Renewed concerns about credit markets and a slide in the U.S. dollar hurt some Asian financial and technology stocks Tuesday, but higher metals prices pushed Australian shares to close at a record high.
The International Monetary Fund said on Monday that turmoil in global credit and money markets was likely to continue as investors worry about the size of financial losses and where they might arise. Citigroup and other banks in the U.S. fell on fears there could be more upheaval from the subprime mortgage sector after Deutsche Bank said it might take a $2.4 billion hit to its quarterly profit as a result of the credit market turmoil.

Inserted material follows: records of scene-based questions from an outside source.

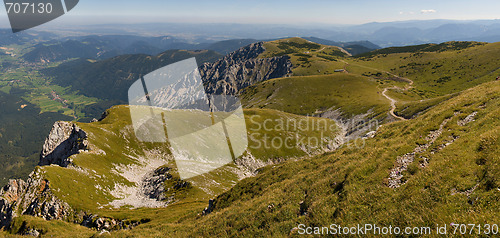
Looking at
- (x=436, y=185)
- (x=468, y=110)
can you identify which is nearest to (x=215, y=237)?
(x=436, y=185)

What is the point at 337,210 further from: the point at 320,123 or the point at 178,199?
the point at 320,123

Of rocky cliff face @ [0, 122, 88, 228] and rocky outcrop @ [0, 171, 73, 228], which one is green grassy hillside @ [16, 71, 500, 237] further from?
rocky outcrop @ [0, 171, 73, 228]

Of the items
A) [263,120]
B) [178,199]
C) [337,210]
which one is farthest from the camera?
[263,120]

Australian shares rose 0.5% to set a second straight record closing peak, largely bolstered by gains in top miner BHP Billiton on stronger base metal prices. However, Woodside Petroleum fell on softer oil prices and an analyst downgrade, while gold miners dropped after the price of the precious metal fell.
Tokyo's Nikkei 225 Average pared earlier losses to finish higher as shipping shares such as Marubeni gained on earnings hopes while Toyota Motor rose on a news report about its plan to launch a fuel-efficient ultra-compact car in Europe.

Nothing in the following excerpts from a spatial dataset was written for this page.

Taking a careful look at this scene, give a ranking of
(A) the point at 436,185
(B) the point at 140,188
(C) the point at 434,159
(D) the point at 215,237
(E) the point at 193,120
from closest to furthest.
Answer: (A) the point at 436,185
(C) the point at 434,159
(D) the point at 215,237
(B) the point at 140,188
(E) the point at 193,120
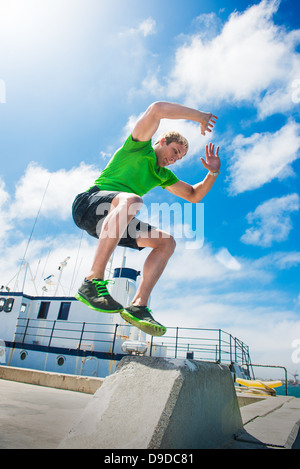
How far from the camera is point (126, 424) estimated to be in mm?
969

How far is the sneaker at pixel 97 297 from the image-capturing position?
1536mm

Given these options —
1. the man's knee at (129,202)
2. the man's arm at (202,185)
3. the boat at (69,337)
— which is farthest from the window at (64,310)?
the man's knee at (129,202)

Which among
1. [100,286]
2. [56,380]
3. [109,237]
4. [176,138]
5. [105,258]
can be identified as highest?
[176,138]

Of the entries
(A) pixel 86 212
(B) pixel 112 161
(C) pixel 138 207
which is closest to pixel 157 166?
(B) pixel 112 161

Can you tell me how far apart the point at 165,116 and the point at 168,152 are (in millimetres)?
391

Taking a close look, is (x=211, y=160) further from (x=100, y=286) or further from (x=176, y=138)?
(x=100, y=286)

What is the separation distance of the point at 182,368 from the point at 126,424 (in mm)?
295

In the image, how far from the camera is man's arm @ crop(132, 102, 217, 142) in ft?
5.69

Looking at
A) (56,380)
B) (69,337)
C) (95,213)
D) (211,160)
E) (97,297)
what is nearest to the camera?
(97,297)

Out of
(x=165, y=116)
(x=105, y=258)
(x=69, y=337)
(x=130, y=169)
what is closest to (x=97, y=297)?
(x=105, y=258)

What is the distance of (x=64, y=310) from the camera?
12.6 m

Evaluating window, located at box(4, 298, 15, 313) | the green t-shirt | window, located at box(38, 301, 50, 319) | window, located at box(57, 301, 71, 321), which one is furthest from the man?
window, located at box(4, 298, 15, 313)

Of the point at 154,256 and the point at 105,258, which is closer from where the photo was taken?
the point at 105,258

Singapore's Straits Times Index closed 0.4% lower. DBS Bank's Chief Executive Officer Jackson Tai resigned on Monday after a run of bad news battered the company's share price, leaving an unfulfilled quest to make the bank a big Asian player.

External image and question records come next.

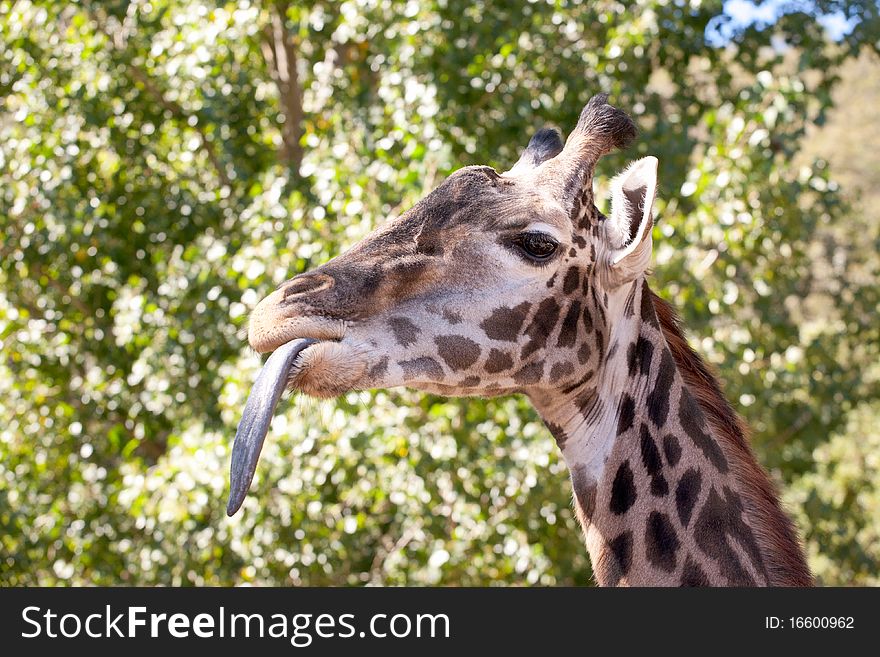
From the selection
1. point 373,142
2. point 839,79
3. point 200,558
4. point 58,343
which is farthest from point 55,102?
point 839,79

The Hong Kong Hang Seng finished 0.5% lower as China Mobile jumped to a lifetime high amid restructuring talk and after brokers upgraded the stock's price target. Shares of Hong Kong-listed airlines fell sharply as expectations of an industry restructuring waned after Cathay Pacific Airways and Air China's parent company aborted a plan to buy shares in China Eastern Airlines.
Chinese stocks closed 1.1% lower, with the debut of China Construction Bank soaking up liquidity and the fall in Chinese airline shares.